Editorial: Buildup, war reparations, tax refunds: They’re all connected
Intertwined Guam issues came to a converging point last week.
First, more on the military buildup.
Gov. Eddie Calvo surprised many last week by announcing he'd withdraw support for what's been agreed between the United States and Japan, to reduce about 9,000 of the U.S. Marines stationed in Okinawa, and move 4,100 of them to Guam, where a Marine Corps base is being built.
The Guam part of this bilateral agreement between the two nations has been in the execution phase for years now, with about $500 million of the Japan- and U.S.-funded projects completed or under way. High-level Japanese officials have been visiting Guam the past few years, to check on the progress of its investment toward easing the number of U.S. troops in Okinawa.
Japan, according to previously released federal reports, is paying $3 billion out of the $8.7 billion estimated cost of relocating Marines to Guam.
The U.S.-Japan agreement isn't about to unravel simply because Guam's governor, once an avid military buildup advocate, has had a change of heart.
The governor did release a subsequent explanation saying "I want the buildup to happen, but I also want to ensure that Guam isn't left behind."
With the high rate of H-2B foreign worker visa denials, the governor said, Guam's civilian projects would get more expensive, or get delayed because the depleted labor force would mostly go to the military projects.
The governor's statement prompted immediate responses from the Guam Chamber of Commerce and the Guam Contractors Association, whose members account for most of the private-sector jobs on the island.
For these employer groups, any talk of a buildup pause or delay can be unnerving. There have been past delays in the execution of the military buildup, and many who made investment risks based on the earlier military buildup plans, going as far back as 2006, lost a lot of money and had to let go of workers or scrap hiring plans.

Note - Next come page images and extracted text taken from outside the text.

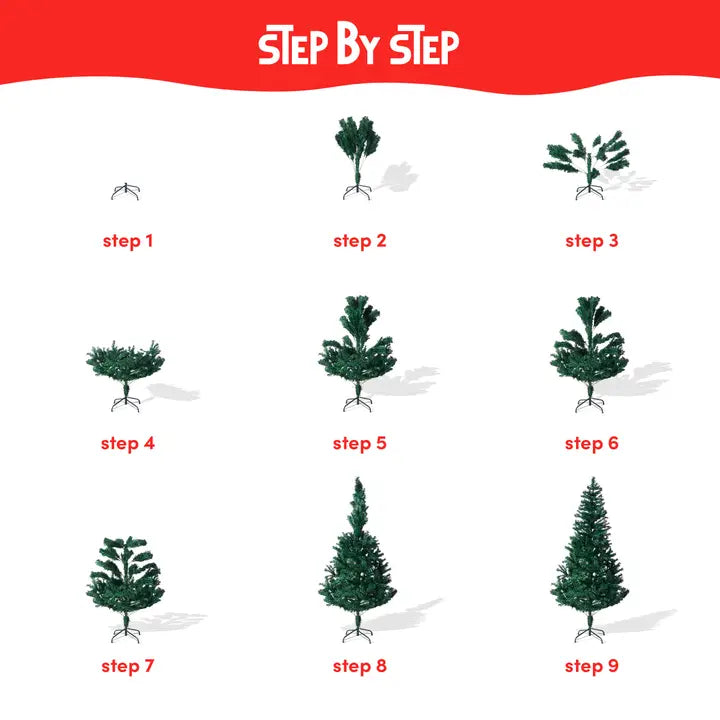 STEP BY STEP

step 1

step 2

step 3

step 4

step 5

step 6

step 7

step 8

step 9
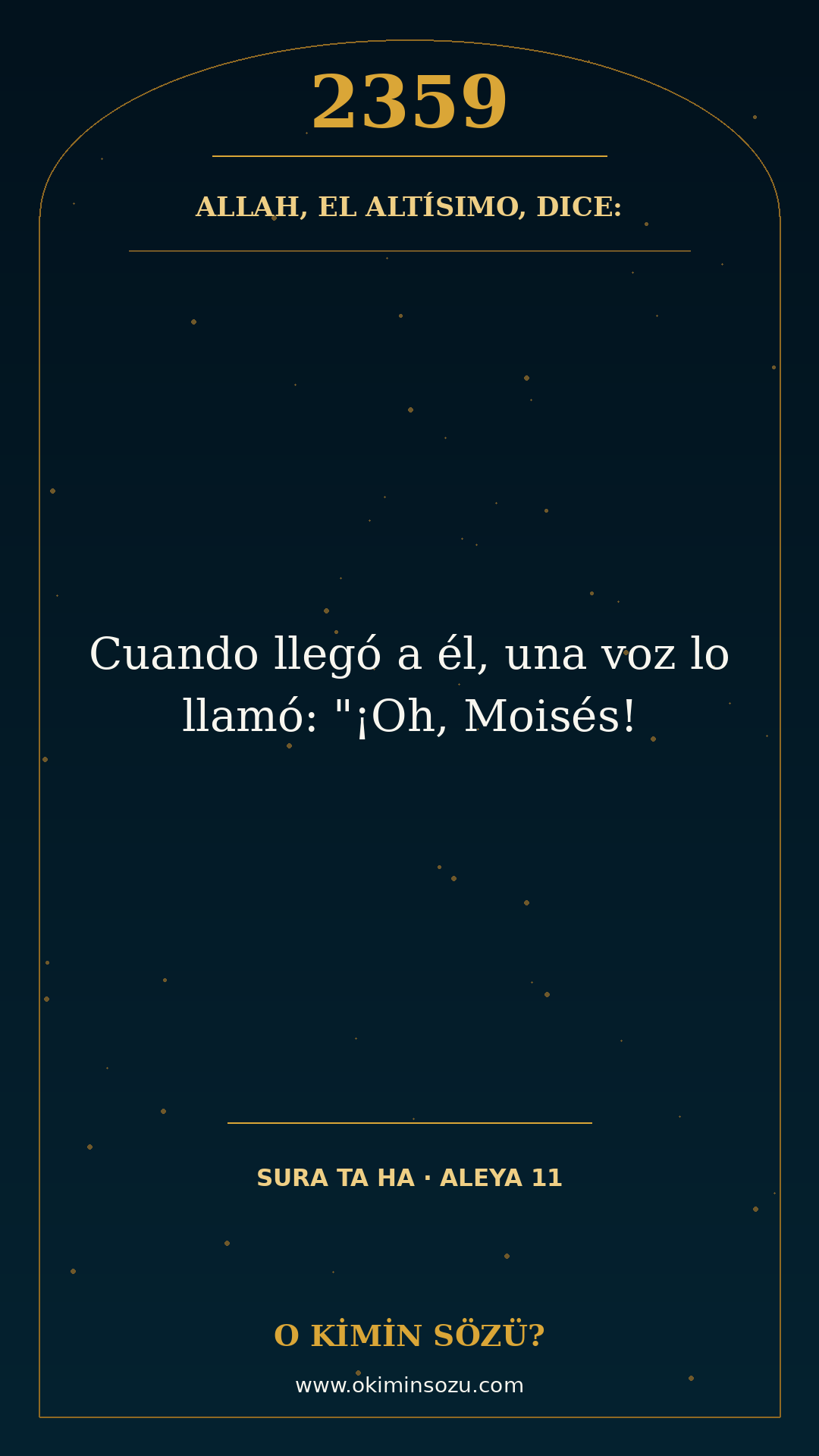 2359

ALLAH, EL ALTÍSIMO, DICE:

Cuando llegó a él, una voz lo llamó: "¡Oh, Moisés!

SURA TA HA · ALEYA 11

O KİMİN SÖZÜ?

www.okiminsozu.com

For employers, a somewhat change of stance by the island's governor on this hoped-for economic stimulant could add another layer of worry to the island economy standing on two main "legs": tourism and military spending. Tourism, too, faces a challenging time, with arrivals from No. 1 market Japan continuing to show a decline, before United Airlines' recent plans to shrink its Guam hub.
The irony of the governor's statement – withdrawing his support for the buildup because federal immigration denied nearly all of Guam employers' petitions for H-2B foreign workers – hurts a funding source from which he wants to tap as a repayment for another one of his borrowing proposals.
Section 30, buildup interrelated
A federal funding source called "Section 30" became intertwined with the buildup issue's complication, and GovGuam's need for more money for tax refunds.
On Friday afternoon, the governor submitted a proposal to the Guam Legislature to borrow $75 million each year, over three years, from a financial institution, starting this summer. He proposes to pledge Section 30 funds, which are income tax payments from military personnel stationed on the island.
In the past few years, this Section 30 funding source has ranged between $70 million to $80 million a year, or almost one tenth of the government of Guam budget out of the General Fund.
If the governor delays the buildup, this could further delay the move of the thousands of Marines to Guam, whose paychecks could help GovGuam get more money out of Section 30.
These income tax payments from military personnel have been pledged as a source of repayment for a number of GovGuam borrowings, including a $236 million bond debt taken in 2016. Needless to say, increased military presence, via the Marines' relocation, could help pay for tax refunds, or the governor's proposed loans for tax refunds. The Marines' future income tax payments have previously been projected as an additional funding source for GovGuam.
War reparations tied to buildup, too
In addition to buildup and tax refunds, a third issue related to the above issues is the U.S. Congress' approval, which became federal law last year, to pay more than $100 million in "reparations" to the families of Guam Chamorros who died, were injured or endured other forms of suffering during the Japanese atrocities of World War II.
As enacted, the source of funding for these payments would be the same Section 30 funding that has been pledged for by GovGuam for other commitments, and could also be pledged for future tax refund borrowing repayment, if the Guam Legislature agrees with the governor's proposal.
The war reparations legislation passed Congress as a piggy-back provision in the National Defense Authorization Act, which also authorized more military construction funds for Guam bases.
There isn't an endless stream of Section 30 funds.
So according to the governor's office, it hopes that another federal funding source would be provided for war reparations.
However, under the Trump administration, going back to Congress for another funding avenue would prove quite the challenge.